FC琉球―京都サンガ 選手に指示を出す樋口靖洋監督

 樋口靖洋監督(琉球)の話 1点目の失点のあと15分で2失点してしまった。まだまだだと思う。次の年に向け、発展の礎にしないといけない。この1年はいろいろなことを経験できた。周囲の方々、熱い声援を送ってくれたサポーターにも感謝したい。

前半は消極的だった

 中田一三監督(京都)の話 前半は消極的だった。ハーフタイムでは戦術うんぬんより、自分自身が過去を変えていくんだと、強い気持ちを持ってほしいと話した。それから選手たちが気持ちをしっかりと切り替えてプレーしてくれた。


(2)タピスタ(京都1勝1分け)

琉 球 12勝10分け18敗(46)
 0―3(0―0,0―3)
京 都 18勝11分け11敗(65)

▽得点者 【琉】 【京】 庄司(PK)(2)一美(17)小屋松(8)
▽観客 7523人

 【評】ポゼッションを重視するチーム同士の対戦。立ち上がりから両チーム、慎重に試合を組み立て、一進一退の攻防を繰り広げる。後半は京都にエリア内深くへの侵入を許し、後半30分にPKで失点すると、波状攻撃を受けて15分の間にさらに2失点した。

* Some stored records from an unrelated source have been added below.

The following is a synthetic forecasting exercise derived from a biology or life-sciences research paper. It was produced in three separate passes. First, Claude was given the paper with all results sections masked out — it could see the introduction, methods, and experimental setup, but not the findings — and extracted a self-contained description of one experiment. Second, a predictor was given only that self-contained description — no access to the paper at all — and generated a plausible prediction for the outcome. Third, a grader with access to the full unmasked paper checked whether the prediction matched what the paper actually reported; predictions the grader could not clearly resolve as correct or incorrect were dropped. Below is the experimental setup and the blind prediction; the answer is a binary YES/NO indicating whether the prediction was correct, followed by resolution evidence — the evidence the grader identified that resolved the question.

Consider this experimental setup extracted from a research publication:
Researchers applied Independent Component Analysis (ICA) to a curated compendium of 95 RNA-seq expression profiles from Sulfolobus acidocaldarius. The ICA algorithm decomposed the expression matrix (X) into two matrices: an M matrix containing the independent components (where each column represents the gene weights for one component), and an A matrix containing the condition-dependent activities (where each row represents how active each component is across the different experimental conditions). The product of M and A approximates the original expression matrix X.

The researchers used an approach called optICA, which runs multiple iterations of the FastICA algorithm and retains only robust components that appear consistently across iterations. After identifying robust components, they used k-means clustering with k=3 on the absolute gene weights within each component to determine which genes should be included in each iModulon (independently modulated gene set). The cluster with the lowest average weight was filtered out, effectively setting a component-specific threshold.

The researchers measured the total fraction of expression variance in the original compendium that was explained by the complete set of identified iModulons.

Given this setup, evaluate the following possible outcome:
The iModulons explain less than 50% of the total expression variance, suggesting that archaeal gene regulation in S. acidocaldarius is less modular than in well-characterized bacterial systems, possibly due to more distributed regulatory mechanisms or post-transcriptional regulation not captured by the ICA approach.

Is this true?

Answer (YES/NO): NO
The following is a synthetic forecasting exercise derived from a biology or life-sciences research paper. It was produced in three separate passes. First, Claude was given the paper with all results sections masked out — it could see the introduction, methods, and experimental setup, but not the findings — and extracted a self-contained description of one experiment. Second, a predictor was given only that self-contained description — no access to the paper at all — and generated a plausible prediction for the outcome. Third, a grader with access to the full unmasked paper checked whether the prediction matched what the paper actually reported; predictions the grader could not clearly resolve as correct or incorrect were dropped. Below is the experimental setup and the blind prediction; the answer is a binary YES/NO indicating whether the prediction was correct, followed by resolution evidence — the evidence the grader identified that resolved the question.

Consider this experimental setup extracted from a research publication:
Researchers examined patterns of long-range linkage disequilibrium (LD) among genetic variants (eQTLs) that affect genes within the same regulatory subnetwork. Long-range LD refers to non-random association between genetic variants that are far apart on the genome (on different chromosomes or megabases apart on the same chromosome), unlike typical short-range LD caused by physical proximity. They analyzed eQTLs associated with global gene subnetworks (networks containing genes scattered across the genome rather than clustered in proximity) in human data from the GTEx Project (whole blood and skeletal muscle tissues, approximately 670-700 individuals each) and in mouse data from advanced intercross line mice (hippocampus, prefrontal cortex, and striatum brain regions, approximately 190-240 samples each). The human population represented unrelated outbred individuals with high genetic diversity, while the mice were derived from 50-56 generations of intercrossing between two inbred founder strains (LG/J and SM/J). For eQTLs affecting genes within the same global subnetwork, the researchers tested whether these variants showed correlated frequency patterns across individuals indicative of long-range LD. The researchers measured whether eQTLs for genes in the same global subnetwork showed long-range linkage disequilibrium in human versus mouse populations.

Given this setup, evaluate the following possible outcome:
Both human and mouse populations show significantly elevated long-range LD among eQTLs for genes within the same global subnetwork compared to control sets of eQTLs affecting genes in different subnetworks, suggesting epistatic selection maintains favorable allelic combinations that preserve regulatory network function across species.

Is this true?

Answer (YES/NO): NO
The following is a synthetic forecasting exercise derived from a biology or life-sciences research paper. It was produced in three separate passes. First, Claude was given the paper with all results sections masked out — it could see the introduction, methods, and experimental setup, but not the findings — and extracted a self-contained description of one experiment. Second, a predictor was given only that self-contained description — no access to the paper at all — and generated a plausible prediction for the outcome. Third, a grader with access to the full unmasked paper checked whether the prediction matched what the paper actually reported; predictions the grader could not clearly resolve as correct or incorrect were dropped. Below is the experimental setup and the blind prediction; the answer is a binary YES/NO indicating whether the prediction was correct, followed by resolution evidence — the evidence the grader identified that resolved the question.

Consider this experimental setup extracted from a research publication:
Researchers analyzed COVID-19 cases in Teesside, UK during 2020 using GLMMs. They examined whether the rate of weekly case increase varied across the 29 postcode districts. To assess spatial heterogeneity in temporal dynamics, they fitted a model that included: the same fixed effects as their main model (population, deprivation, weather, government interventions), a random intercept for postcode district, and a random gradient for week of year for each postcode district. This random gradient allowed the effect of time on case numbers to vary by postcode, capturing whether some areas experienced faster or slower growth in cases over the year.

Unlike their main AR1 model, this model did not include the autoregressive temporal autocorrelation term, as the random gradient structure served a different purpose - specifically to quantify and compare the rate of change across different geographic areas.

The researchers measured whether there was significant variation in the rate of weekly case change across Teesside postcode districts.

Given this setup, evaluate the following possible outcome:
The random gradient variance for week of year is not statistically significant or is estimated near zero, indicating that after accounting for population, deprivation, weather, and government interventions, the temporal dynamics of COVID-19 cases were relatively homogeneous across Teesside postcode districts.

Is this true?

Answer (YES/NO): NO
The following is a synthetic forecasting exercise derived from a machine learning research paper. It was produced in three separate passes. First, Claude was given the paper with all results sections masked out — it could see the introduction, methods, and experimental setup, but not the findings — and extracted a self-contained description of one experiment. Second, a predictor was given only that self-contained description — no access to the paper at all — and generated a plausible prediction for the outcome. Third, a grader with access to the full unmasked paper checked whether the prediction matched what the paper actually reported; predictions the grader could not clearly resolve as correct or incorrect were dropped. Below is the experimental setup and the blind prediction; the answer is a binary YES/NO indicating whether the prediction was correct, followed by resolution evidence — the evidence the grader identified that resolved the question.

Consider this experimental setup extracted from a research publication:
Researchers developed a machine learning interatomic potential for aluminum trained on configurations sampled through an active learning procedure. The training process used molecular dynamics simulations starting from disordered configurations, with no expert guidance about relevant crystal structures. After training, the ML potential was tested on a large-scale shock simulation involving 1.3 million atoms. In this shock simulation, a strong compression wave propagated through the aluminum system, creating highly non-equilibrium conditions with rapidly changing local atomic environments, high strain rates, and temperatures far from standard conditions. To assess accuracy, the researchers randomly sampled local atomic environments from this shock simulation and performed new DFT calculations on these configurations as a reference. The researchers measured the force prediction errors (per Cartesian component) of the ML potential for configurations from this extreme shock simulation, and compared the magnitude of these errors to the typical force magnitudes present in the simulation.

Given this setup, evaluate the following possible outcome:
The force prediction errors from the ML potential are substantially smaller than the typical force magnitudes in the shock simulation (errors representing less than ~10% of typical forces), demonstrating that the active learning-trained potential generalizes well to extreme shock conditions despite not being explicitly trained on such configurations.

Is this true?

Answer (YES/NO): YES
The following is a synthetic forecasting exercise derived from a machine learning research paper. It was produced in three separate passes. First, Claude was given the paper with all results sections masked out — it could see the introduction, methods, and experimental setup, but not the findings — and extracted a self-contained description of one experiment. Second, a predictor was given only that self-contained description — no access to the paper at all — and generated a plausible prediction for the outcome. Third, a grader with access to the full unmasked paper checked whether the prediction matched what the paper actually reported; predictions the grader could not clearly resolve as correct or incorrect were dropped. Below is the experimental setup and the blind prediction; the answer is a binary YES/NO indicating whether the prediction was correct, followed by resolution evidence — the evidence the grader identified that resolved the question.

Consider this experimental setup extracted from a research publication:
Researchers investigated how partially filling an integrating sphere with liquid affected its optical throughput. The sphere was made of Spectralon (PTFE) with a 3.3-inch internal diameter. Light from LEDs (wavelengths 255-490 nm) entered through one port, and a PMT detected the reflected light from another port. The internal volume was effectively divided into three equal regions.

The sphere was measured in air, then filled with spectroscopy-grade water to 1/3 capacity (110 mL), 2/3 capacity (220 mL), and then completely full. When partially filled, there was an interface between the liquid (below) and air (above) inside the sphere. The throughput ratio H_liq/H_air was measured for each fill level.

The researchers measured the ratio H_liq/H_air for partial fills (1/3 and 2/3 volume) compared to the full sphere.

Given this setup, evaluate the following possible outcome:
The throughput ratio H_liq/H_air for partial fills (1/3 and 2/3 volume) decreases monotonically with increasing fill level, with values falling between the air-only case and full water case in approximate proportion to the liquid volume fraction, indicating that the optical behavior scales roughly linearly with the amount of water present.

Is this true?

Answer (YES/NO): NO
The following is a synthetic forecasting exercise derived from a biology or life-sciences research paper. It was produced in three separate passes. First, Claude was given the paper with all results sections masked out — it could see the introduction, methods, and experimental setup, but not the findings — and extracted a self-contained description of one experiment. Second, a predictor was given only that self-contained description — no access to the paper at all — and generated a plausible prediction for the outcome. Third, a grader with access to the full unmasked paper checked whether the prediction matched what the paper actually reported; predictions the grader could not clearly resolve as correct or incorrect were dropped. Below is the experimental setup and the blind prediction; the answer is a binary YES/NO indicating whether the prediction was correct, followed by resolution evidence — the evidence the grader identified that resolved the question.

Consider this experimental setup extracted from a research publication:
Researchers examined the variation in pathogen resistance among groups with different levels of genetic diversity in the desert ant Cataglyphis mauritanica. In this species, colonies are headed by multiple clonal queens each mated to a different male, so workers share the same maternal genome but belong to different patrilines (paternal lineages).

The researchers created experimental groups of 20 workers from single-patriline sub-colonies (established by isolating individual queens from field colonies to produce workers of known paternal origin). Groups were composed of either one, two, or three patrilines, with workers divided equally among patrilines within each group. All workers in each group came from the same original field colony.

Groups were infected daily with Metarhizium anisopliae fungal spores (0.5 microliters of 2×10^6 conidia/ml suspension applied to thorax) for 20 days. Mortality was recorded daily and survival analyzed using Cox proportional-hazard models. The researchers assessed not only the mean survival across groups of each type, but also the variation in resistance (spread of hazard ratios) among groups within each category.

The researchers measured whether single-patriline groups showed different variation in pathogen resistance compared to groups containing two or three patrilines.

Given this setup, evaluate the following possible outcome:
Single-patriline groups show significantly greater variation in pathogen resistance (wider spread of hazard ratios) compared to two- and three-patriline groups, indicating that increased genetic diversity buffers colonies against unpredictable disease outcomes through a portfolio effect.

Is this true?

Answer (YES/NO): YES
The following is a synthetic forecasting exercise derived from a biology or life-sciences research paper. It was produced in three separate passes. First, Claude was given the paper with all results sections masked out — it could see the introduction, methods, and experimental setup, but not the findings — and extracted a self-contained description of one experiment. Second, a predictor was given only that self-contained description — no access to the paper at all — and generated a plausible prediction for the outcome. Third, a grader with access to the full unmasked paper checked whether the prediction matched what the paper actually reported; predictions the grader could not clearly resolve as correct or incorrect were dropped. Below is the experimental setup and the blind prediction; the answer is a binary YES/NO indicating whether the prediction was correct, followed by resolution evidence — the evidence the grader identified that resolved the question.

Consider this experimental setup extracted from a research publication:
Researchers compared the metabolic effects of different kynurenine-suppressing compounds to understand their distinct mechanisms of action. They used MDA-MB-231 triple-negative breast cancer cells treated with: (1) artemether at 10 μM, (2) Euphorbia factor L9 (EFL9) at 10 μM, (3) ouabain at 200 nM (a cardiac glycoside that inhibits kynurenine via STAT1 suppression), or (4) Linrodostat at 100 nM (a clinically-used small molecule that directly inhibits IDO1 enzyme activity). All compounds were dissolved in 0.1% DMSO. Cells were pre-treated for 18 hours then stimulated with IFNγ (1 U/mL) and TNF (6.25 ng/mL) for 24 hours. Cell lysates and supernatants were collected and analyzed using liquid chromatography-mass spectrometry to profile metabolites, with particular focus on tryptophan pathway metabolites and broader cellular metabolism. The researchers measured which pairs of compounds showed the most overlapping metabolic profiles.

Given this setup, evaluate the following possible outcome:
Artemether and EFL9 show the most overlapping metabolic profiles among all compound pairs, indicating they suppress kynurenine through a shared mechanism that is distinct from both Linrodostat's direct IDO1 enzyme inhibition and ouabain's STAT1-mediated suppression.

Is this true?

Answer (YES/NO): NO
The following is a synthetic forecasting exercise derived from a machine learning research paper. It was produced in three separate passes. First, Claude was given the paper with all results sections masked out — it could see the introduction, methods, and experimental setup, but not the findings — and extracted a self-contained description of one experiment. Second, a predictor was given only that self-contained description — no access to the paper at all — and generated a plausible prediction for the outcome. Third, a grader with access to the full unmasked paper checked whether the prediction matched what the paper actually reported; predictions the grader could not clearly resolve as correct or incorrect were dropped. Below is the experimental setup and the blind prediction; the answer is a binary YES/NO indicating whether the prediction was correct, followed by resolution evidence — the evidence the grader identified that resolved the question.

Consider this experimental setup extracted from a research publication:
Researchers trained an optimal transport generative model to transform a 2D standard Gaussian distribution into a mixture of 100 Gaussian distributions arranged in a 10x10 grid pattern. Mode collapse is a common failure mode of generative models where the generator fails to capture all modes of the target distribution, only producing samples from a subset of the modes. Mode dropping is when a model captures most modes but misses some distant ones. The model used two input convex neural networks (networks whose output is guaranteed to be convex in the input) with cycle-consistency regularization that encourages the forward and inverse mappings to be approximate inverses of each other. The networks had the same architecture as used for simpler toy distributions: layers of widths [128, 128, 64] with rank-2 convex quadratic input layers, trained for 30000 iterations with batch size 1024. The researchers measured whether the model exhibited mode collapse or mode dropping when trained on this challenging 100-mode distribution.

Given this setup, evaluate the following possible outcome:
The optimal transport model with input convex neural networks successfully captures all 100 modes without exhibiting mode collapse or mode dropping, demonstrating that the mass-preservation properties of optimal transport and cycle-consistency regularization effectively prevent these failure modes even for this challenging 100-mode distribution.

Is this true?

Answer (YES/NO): YES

「琉球愛歌」熱唱 選手をねぎらう サポーター7523人

ホーム最終戦を終え、選手たちに大声援を送る琉球のサポーター

 どんな天候の下での試合でも応援を続け、選手と共にJ2の舞台をひた走ってきたサポーターたち。最終ホームの0―3での敗戦にも応援歌「琉球愛歌」を熱唱し、選手たちをねぎらい続けた。

 7523人が駆け付け、プレーに熱視線を送った。今季の平均観客数は4953人、昨年より2千人近く増加した。中でも、ユニホームを着て応援歌を歌い、タオルを応援に加わるサポーターも増えたという。

 アウェーチームからも大きな刺激を受けた。J1経験のあるチームのサポーターは時に千人を超える。JFL時代から琉球を支える森純生さんはあまりの迫力に「会場をジャックされた」と悔しそうに振り返る。サポーター代表の池間弘章さんは「スタジアムの雰囲気は確実に良くなっている。来季は相手サポーターに負けない声援で後押ししたい」と来季を見据えていた。